The New Zealand Railways Magazine, Volume 13, Issue 4 (July 1, 1938.)
Genii Of The Rail
Genii Of The Rail
There is magic in the motion of a locomotive and allure in the ring of metal upon metal as a train steers its course along the rail. Stephenson certainly “started something” when he showed the practicability of the steam locomotive for the efficient transport of passengers and goods. From that time, the genii of the rail have had a great time keeping a constant aura of enchantment over the operations of railways. It is their joy to suggest to engineers and architects, inventors and scientists, school-boys and plain business-men, lovely ladies and little children, ideas that could be put into effect for keeping the magic, the charm, and the romance of the rail up-to-date in every aspect; and railway authorities the world over are worked upon by the genii of the rail to make these ideas into warm and friendly realities.
These thoughts were suggested by finding at 5 o'clock on a recent wet, cold Sunday afternoon, that the only scene of animation to be found in the whole city of Wellington was the Railway Station.
Here may be seen at almost any hour, on almost any day, the following recipients of the blessings brought by the genii of the rail.

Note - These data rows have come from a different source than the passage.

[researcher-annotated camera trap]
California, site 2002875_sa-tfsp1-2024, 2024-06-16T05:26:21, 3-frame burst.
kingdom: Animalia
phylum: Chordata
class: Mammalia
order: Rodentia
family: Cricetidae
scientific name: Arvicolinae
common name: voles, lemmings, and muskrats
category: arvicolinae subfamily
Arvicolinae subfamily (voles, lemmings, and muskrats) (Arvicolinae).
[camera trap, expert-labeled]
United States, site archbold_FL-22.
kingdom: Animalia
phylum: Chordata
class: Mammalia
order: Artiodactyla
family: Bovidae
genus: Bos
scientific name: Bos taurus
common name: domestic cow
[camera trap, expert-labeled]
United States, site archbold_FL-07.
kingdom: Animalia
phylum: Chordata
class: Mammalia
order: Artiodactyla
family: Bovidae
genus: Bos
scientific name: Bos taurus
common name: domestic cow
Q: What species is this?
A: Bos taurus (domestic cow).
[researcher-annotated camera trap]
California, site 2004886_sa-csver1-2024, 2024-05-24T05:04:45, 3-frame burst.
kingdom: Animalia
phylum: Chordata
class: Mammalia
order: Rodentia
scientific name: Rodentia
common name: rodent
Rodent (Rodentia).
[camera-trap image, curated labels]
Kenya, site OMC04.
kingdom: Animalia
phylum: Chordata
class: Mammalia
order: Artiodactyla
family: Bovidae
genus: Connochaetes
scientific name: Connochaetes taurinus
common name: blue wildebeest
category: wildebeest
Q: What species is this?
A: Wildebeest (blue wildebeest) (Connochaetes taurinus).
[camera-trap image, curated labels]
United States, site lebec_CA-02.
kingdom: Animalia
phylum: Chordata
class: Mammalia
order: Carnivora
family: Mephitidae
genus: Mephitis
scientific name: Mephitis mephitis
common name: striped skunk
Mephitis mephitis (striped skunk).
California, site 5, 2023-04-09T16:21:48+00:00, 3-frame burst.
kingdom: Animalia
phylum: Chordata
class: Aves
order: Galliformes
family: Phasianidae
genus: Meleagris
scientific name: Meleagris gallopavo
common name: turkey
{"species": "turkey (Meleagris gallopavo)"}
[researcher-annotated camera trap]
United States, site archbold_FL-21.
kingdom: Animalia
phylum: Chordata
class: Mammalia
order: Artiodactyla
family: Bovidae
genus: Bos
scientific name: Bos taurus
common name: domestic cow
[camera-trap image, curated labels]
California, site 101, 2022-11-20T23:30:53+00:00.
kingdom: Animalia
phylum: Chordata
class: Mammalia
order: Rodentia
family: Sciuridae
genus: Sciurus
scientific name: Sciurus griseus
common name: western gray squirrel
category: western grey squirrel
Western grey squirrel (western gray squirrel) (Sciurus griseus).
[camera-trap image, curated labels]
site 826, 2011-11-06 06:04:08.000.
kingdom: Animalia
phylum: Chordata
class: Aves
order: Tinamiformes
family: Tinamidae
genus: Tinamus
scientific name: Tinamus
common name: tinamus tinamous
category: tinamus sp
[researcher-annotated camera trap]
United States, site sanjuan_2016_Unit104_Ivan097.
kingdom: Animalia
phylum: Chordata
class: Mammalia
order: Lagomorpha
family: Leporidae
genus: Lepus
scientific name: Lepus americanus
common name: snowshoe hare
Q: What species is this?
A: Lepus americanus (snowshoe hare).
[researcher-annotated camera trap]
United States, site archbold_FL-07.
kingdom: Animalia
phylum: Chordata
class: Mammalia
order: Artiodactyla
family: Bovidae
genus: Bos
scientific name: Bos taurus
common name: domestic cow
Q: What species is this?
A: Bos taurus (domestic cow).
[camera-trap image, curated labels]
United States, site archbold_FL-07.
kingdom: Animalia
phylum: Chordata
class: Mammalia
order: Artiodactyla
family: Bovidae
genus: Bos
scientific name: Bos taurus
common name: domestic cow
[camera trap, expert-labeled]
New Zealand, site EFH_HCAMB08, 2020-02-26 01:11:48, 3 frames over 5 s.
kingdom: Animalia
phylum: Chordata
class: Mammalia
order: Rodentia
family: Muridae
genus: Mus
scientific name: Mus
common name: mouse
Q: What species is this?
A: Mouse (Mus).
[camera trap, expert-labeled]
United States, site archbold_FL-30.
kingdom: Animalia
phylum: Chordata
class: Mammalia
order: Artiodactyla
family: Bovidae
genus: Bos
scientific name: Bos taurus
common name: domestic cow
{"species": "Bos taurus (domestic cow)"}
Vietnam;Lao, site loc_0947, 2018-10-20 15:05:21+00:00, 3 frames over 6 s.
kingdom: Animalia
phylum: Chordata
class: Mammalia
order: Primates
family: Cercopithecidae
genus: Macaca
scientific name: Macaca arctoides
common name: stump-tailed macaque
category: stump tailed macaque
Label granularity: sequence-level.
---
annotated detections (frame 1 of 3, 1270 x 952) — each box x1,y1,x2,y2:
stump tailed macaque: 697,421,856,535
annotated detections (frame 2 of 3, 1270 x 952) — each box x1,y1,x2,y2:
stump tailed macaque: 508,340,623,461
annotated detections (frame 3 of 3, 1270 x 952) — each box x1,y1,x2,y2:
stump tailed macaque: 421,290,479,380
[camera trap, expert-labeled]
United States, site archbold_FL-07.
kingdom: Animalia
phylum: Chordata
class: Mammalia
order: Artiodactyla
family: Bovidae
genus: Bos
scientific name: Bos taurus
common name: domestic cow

Hungry citizens, vying for pies at the highspeed cafeteria, or making a more leisurely meal in the regal Dining Hall.
Satisfied citizens, taking nicely-framed pictures of themselves at a shilling a shot.
Tired citizens, resting in comfortably-seated, pleasantly-warmed, and gracefully-furnished waiting rooms.
Active citizens, looking at illuminated scenes of favourite holiday haunts or obtaining news from “press the button” information machines.
Attentive citizens, listening to radio music or to dulcet-toned announcements of train arrivals and departures.
And last, there are the busy citizens, bustling about tickets, luggage, and the best ways to reach various destinations — for the Railway Station gives choice of train or bus, electric multiple-unit or rail-car, and you only have to step across the road to join a steamer express for the South Island or an ocean liner for the long sea lanes.
This is the real caravanserai that the genii of the rail have conjured up in the New Zealand days of this present time. Here is where you may bathe and shave and have your hair cut. Here you, the average traveller, may leave your children to be fed, and cared for, and amused, by highly trained nursing and kindergarten experts, while you make a care-free round of the city. Here is a resting room for mothers, where willing assistance is given by the attendants. Here you may buy what you desire in tobaccos, magazines, light drinks and sweets. And here the railway staff have the best of quarters for recreation and refreshment, which helps them to give you the best of service.
May the genii of the rail prove as tireless in the future as they have been in the past in happy ideas to add still further to the pleasures derived from the use of the rail.